Use case examples for Pandas profiling in real-world data analysis projects

Pandas is an open-source data manipulation and analysis library for Python. It provides a wide range of tools and functions for handling and processing data, making it an essential tool for any data analyst, scientist, or engineer.

Pandas provides a fast and efficient way to work with structured data, including reading from and writing to various file formats such as CSV, Excel, and SQL databases.

The library also offers powerful data manipulation capabilities, including merging and joining datasets, grouping and aggregating data, and handling missing values.

Additionally, pandas includes convenient functions for data exploration and analysis, including descriptive statistics, and data visualization. Which can be plugged into machine learning models.

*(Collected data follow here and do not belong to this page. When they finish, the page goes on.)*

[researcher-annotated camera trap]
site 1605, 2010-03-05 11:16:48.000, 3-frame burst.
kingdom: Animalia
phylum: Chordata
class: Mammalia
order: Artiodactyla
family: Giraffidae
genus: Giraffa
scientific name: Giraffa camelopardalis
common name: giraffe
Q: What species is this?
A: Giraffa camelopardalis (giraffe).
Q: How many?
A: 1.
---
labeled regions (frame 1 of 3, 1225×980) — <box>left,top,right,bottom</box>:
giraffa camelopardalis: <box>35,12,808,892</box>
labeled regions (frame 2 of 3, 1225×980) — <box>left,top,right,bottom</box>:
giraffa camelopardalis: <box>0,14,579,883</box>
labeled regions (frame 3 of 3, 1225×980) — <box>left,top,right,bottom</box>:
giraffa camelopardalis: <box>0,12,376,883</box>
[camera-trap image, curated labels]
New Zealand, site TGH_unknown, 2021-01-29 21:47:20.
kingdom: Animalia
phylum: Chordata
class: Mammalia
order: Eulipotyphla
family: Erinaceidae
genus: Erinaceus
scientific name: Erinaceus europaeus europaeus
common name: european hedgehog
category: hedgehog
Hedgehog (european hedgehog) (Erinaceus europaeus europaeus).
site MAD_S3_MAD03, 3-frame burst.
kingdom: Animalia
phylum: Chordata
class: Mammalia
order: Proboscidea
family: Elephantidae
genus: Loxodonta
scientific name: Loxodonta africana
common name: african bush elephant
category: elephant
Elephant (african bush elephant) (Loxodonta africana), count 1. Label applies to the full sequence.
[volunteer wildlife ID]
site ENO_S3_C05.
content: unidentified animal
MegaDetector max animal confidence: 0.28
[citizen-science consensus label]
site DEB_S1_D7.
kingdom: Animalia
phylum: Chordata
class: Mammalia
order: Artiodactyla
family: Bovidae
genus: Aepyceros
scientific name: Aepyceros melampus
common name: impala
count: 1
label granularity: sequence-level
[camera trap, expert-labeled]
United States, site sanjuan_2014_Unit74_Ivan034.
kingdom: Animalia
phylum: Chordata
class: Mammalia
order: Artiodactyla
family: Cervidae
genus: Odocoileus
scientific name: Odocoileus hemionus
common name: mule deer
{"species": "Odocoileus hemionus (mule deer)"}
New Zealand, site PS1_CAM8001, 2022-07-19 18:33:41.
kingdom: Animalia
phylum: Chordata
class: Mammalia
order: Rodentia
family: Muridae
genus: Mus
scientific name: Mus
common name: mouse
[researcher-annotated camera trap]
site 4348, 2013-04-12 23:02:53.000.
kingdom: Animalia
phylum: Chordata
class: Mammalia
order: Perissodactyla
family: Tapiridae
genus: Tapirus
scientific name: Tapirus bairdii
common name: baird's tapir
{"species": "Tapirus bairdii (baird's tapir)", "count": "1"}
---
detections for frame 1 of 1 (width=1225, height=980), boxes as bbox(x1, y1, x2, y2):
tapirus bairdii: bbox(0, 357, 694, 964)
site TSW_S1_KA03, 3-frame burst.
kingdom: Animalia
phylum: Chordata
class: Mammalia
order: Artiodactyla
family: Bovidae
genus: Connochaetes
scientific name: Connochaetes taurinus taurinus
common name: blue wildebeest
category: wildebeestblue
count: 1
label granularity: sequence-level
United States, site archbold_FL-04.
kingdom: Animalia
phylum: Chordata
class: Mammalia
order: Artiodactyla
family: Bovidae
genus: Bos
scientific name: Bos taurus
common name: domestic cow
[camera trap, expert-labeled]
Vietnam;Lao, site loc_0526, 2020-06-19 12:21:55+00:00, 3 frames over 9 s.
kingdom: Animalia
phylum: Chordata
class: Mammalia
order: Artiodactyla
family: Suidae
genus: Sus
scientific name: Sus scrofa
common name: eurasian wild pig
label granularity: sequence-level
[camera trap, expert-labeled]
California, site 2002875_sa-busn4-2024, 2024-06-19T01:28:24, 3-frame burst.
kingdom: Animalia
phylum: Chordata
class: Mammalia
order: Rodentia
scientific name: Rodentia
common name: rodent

Overall, pandas is an incredibly versatile and useful library for any data analysis or manipulation task.

What is Pandas Profiling

Pandas profiling is a powerful Python library for data analysis and exploration. It provides a comprehensive report of a dataset, allowing you to quickly understand the structure and properties of your data.

The report includes a summary of the data, missing values, and a distribution of variables. It also provides insight into the relationships between variables and the correlations between them.

The profile is generated using a single line of code, making it an easy and efficient way to perform exploratory data analysis.

The benefits of using pandas profiling for data analysis include time-saving, efficient exploratory data analysis, and the ability to uncover hidden patterns and relationships in the data.

In this blog post, we will take a closer look at the use of pandas profiling in real-world data analysis projects.

But first, let’s see how we can get started with the package.

Installation

To use pandas profiling, you need to have the pandas and pandas-profiling libraries installed. You can install them using pip or conda.

Assuming you already have pandas installed, here’s how you can add the pandas-profiling package:

Using pip
pip install pandas-profiling

Using conda
conda install -c conda-forge pandas-profiling

Loading Data

The first step in using pandas profiling is to load your data into a pandas DataFrame.

You can do this by using the pandas.read_csv function or any other similar function for loading data from other file formats. For example:

import pandas as pd
df = pd.read_csv(‘customer_data.csv’)

Generating a Report

Once your data is loaded into a DataFrame, you can generate a pandas profiling report by calling the pandas_profiling.ProfileReport class and passing in your DataFrame as an argument.

For example:

import pandas_profiling
pandas_profiling.ProfileReport(df)

Depending on the size of the data, you should have a comprehensive data profile in little to no time.

Viewing the Report

The easiest way to see the report is to run the ProfileReport in either a Jupyter Notebook, Google Colab or the coding IDE of your choice like VSCode, Pycharm, etc.

This will display the pandas profiling report, which provides a comprehensive summary of your data, including descriptive statistics, correlations, missing values, and more.

The report also includes various interactive widgets and plots that allow you to easily explore and analyze your data.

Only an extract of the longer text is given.